(Extracted data entries)
━━━━

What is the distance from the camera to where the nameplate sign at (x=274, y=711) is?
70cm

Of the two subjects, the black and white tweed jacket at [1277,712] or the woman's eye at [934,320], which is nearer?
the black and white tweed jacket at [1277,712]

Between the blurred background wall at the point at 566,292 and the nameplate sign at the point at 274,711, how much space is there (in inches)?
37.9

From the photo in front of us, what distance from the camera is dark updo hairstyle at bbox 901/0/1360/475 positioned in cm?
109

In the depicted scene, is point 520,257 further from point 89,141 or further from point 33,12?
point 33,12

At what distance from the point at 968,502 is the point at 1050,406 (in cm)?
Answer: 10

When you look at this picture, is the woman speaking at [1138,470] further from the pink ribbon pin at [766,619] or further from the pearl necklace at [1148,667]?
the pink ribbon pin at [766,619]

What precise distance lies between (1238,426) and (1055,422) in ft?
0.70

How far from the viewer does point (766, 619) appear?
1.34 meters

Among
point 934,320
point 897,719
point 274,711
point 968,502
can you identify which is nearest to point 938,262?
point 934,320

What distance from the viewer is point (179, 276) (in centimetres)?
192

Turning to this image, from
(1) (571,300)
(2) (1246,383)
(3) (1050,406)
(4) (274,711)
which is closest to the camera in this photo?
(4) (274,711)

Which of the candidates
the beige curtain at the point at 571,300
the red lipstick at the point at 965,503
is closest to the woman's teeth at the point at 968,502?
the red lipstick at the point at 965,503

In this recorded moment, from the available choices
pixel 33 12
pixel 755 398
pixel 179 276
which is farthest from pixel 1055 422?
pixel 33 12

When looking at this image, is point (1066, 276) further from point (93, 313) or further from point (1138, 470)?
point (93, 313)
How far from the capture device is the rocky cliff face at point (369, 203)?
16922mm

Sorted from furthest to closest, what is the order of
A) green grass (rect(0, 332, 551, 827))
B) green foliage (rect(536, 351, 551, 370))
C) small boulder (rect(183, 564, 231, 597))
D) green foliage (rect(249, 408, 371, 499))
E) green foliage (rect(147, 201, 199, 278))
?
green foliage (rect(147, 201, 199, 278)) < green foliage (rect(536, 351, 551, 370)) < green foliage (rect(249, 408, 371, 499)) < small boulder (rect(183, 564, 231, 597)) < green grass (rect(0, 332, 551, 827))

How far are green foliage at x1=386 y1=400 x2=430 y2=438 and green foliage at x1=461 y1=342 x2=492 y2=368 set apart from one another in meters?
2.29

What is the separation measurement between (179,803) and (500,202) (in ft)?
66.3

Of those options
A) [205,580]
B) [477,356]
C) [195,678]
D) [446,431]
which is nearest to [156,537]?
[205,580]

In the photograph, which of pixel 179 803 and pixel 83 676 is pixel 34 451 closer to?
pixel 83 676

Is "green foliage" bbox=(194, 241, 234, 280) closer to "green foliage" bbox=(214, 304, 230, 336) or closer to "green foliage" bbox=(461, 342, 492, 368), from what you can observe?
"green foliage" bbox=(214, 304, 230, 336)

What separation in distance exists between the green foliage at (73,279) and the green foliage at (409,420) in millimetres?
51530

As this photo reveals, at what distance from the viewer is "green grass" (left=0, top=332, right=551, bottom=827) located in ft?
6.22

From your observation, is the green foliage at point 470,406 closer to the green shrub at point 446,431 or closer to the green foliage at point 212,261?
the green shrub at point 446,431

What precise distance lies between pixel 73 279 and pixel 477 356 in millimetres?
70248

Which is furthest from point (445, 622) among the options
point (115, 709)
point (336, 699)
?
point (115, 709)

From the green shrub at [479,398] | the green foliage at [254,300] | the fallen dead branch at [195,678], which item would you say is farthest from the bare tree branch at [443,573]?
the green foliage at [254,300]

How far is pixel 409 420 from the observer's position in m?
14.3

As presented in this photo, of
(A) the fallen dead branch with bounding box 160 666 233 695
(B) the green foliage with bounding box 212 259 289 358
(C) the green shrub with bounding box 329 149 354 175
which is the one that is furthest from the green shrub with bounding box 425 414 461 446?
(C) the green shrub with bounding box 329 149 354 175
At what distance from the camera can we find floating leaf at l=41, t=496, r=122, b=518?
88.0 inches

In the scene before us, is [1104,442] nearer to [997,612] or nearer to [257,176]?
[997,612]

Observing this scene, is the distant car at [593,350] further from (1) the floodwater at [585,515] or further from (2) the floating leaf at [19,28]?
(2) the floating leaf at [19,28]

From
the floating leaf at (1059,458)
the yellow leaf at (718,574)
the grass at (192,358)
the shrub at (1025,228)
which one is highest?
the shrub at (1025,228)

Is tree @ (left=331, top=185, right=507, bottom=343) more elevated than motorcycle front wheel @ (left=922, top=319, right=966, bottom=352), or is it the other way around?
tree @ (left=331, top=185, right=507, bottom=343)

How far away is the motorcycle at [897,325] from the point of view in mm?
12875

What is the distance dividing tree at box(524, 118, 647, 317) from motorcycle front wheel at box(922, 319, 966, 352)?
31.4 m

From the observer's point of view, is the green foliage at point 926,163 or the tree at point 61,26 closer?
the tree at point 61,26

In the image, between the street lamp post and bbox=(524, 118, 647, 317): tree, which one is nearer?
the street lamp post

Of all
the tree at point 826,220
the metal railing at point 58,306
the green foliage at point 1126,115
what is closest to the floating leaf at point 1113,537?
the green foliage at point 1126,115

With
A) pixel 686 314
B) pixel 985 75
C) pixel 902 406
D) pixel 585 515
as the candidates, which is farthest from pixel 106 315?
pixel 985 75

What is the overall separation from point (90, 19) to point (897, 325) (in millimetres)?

━━━━

Your goal: Repeat the line that contains "At what distance from the camera", then every line after it until the records end, with nothing added.

Finished task:
At what distance from the camera can we find floating leaf at l=41, t=496, r=122, b=518?
88.0 inches

In the scene before us, is [1104,442] nearer to [997,612] or nearer to [257,176]?
[997,612]

Observing this scene, is the distant car at [593,350] further from (1) the floodwater at [585,515] or further from (2) the floating leaf at [19,28]?
(2) the floating leaf at [19,28]

From
the floating leaf at (1059,458)
the yellow leaf at (718,574)
the grass at (192,358)
the shrub at (1025,228)
which one is highest?
the shrub at (1025,228)

Is tree @ (left=331, top=185, right=507, bottom=343) more elevated than motorcycle front wheel @ (left=922, top=319, right=966, bottom=352), or is it the other way around?
tree @ (left=331, top=185, right=507, bottom=343)

How far away is the motorcycle at [897,325] from the point of view in mm?
12875

What is the distance dividing tree at box(524, 118, 647, 317) from motorcycle front wheel at box(922, 319, 966, 352)?
31.4 m

From the observer's point of view, is the green foliage at point 926,163 or the tree at point 61,26 closer?
the tree at point 61,26

In the image, between the street lamp post and bbox=(524, 118, 647, 317): tree, which one is nearer?
the street lamp post

Of all
the tree at point 826,220
the metal railing at point 58,306
the green foliage at point 1126,115
what is closest to the floating leaf at point 1113,537?
the green foliage at point 1126,115

With
A) pixel 686 314
B) pixel 985 75
C) pixel 902 406
D) pixel 585 515
as the candidates, which is farthest from pixel 106 315?
pixel 985 75

What is the overall separation from point (90, 19) to point (897, 325) (in millimetres)?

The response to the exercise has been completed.